The US economy has been running smoothly for the most part, but that could change depending on what happens at the polls on Tuesday, especially if the outcome is not immediately clear.

Short elections present a number of risks to the health of the economy, starting with the possibility of extended elections or disputed vote counts. Late polls have shown the presidential race to be a battle between Vice President Kamala Harris and former President Donald Trump in battleground states that will determine the winner. The closer the election turns out to be, the more likely the outcome will be in doubt, potentially disrupting the economy in the coming days.

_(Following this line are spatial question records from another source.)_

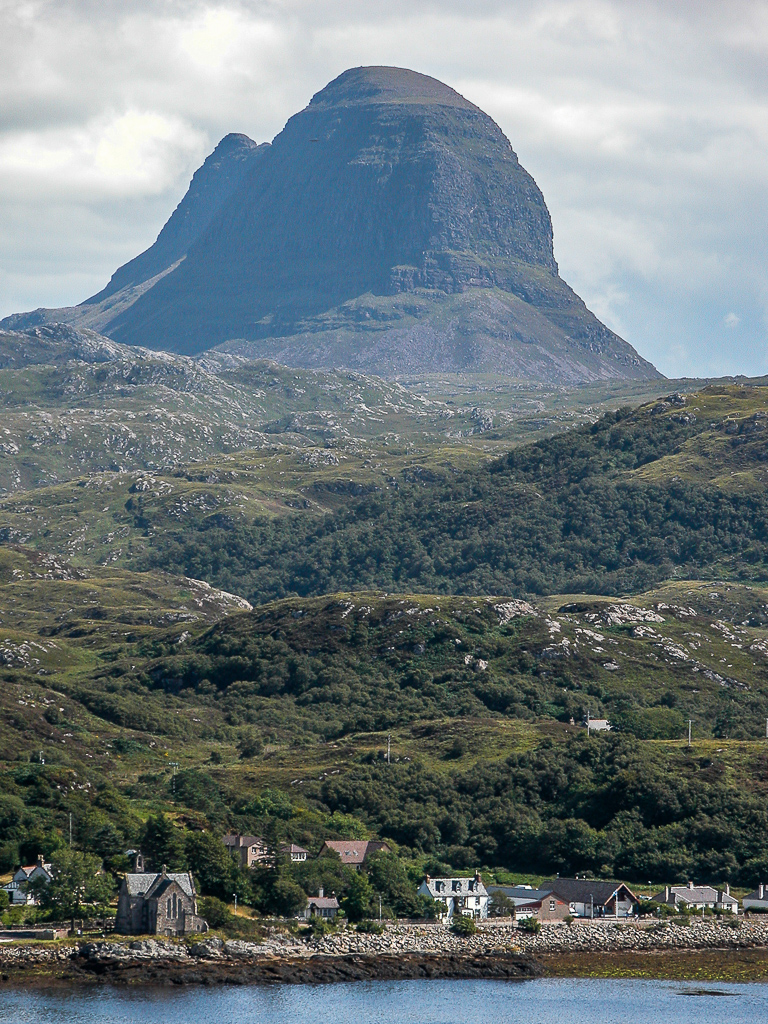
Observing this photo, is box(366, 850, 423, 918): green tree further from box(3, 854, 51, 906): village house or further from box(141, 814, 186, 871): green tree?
box(3, 854, 51, 906): village house

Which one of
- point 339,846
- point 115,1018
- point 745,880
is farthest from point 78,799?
point 745,880

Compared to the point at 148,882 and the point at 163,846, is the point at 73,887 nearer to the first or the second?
the point at 148,882

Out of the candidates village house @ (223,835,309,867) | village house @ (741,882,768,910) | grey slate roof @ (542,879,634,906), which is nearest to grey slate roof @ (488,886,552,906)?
grey slate roof @ (542,879,634,906)

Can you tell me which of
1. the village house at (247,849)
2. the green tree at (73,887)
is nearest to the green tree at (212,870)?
the green tree at (73,887)

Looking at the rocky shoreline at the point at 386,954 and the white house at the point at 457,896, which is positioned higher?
the white house at the point at 457,896

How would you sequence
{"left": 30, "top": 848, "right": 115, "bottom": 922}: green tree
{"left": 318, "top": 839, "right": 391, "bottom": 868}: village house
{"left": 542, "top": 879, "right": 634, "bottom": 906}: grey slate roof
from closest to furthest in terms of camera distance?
{"left": 30, "top": 848, "right": 115, "bottom": 922}: green tree, {"left": 542, "top": 879, "right": 634, "bottom": 906}: grey slate roof, {"left": 318, "top": 839, "right": 391, "bottom": 868}: village house

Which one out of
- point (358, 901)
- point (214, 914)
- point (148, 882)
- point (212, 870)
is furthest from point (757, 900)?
point (148, 882)

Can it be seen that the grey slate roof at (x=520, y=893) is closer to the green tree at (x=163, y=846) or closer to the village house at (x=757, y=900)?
the village house at (x=757, y=900)
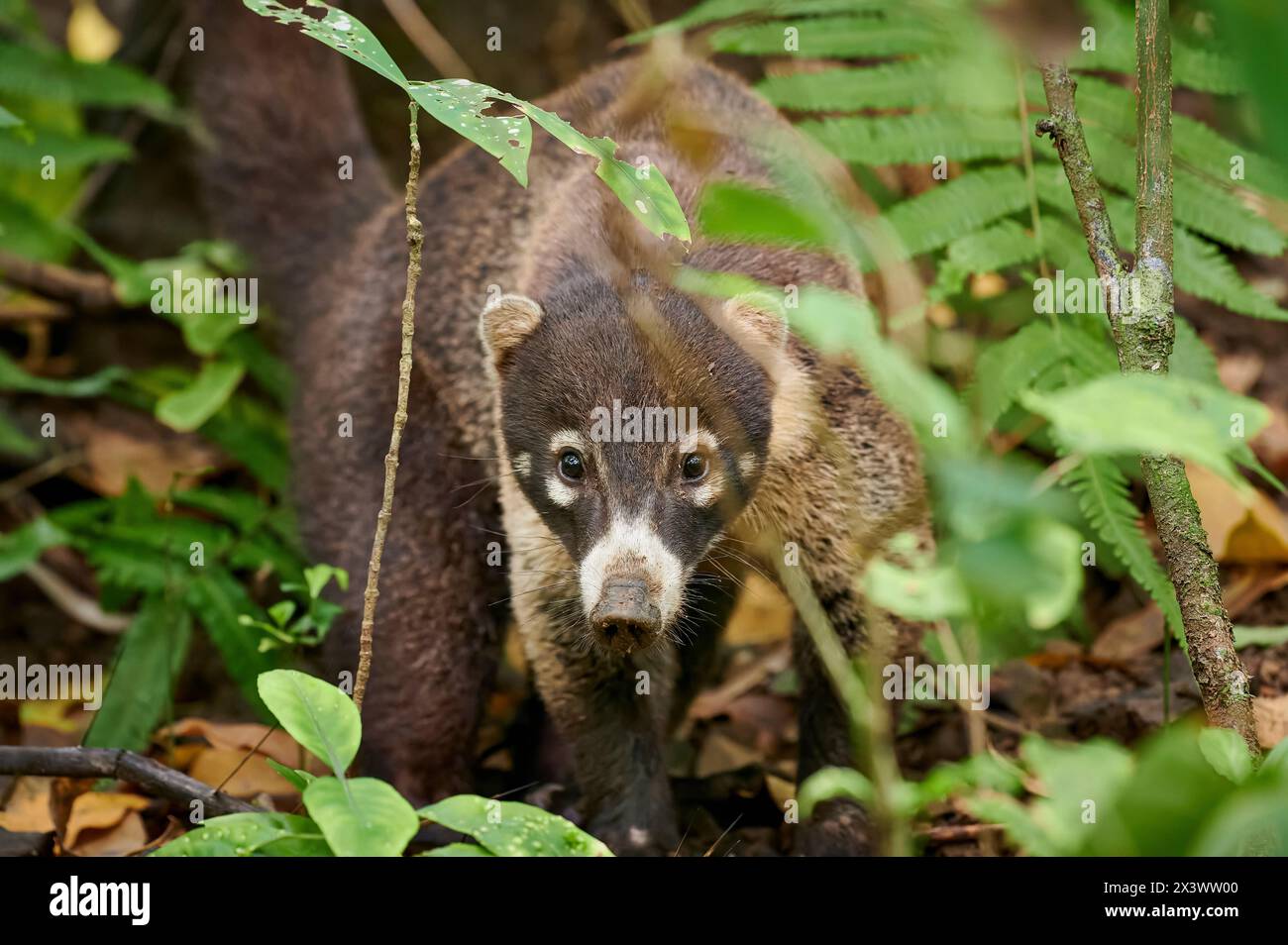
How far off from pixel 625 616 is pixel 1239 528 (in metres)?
2.85

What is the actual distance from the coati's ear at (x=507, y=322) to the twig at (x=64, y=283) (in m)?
3.65

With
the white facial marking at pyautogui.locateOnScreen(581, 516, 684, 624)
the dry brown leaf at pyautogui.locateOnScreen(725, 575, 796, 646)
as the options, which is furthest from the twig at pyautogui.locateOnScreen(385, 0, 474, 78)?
the white facial marking at pyautogui.locateOnScreen(581, 516, 684, 624)

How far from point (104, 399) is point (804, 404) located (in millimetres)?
4499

“It could take days or even weeks to determine the winner. Social unrest under such circumstances would not be surprising,” Mark Zandi, chief economist at Moody’s Analytics, wrote in a commentary. “This would be hard for the already fragile collective psyche to bear, undermining investor, business and consumer sentiment. There is only a downside for the economy if the election is close and controversial.”

Indeed, the Associated Press did not announce the result of the 2020 election until the Saturday after Election Day. The result could take even longer this time, especially if it comes down to Pennsylvania, where election officials aren’t allowed to start counting mail-in ballots until Election Day.

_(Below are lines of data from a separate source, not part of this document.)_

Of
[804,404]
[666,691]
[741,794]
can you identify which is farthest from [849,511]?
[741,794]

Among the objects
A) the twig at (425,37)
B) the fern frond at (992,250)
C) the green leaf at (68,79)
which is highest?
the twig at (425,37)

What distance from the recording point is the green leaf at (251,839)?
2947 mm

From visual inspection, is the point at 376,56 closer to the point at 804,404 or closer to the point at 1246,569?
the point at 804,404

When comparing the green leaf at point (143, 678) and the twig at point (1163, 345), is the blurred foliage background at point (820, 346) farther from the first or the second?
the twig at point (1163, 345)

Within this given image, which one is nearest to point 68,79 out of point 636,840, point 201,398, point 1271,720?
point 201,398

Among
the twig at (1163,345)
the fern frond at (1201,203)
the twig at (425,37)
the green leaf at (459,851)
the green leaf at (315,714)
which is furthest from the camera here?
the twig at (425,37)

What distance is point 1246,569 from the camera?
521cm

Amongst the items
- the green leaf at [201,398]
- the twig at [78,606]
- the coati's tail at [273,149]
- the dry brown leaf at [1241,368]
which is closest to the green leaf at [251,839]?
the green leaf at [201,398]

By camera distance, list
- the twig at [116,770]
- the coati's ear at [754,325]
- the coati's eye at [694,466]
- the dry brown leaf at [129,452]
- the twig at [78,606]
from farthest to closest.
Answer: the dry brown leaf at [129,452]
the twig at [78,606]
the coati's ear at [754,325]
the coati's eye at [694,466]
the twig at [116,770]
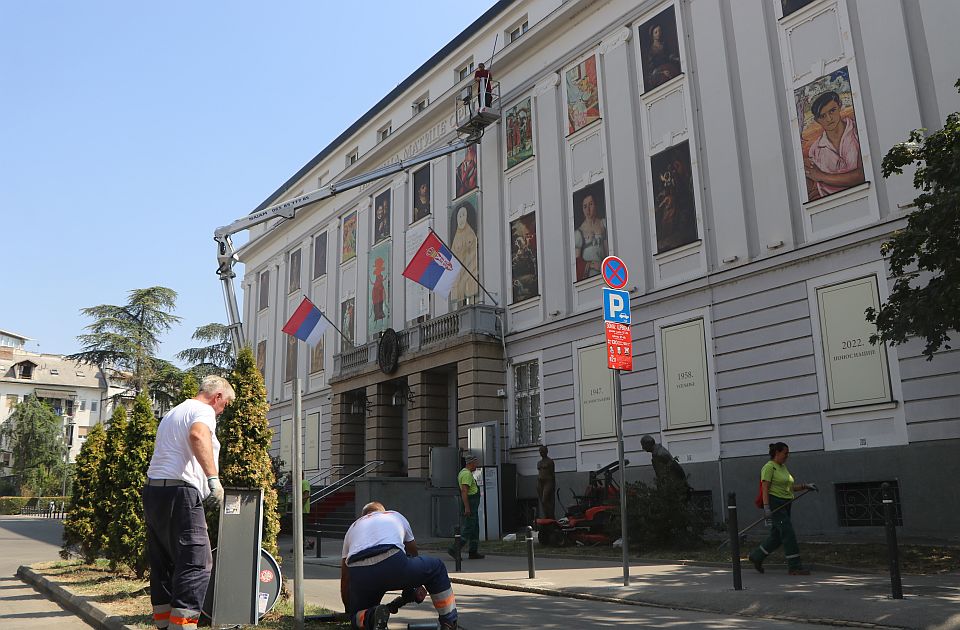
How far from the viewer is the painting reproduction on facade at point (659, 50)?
21.8m

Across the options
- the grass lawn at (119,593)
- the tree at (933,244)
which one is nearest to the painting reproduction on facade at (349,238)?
the grass lawn at (119,593)

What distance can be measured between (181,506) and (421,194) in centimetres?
2643

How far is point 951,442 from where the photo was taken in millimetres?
14961

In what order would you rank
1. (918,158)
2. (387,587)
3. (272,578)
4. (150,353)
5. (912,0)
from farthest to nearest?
Answer: (150,353)
(912,0)
(918,158)
(272,578)
(387,587)

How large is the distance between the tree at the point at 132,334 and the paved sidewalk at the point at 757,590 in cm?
4449

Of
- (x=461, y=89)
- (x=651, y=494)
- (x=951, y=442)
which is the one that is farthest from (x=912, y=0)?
(x=461, y=89)

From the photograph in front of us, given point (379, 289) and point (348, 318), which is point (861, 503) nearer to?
point (379, 289)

Further disruptions could occur if the results are legal challenges.

What’s at stake

Voters ranked the economy as one of their top considerations during this election.

By the numbers, the economy is in a healthy state, with low unemploymenta booming stock market and solid economic growth. At the same time, a dysfunctional and unaffordable housing market affected the economyand lower income households have he struggled to cope with the outbreak of post-pandemic inflation, despite overall wage increases. Although prices of most things have stopped rising rapidly, they have not fallen back to pre-pandemic levels and probably never will.

Regardless of who ultimately wins, a delay in deciding the election could disrupt financial markets and the wider economy. The two candidates they have very different economic policies and investors I generally hate uncertainty about future conditions. Uncertainty can cause market volatility and large fluctuations in the prices of financial assets.

“It’s rare for the economy to perform as exceptionally well as it has now. But for it to continue this way will require the presidential election and its outcome to play out in a reasonably graceful manner,” Zandi said. “This is probably a good time to catch you.”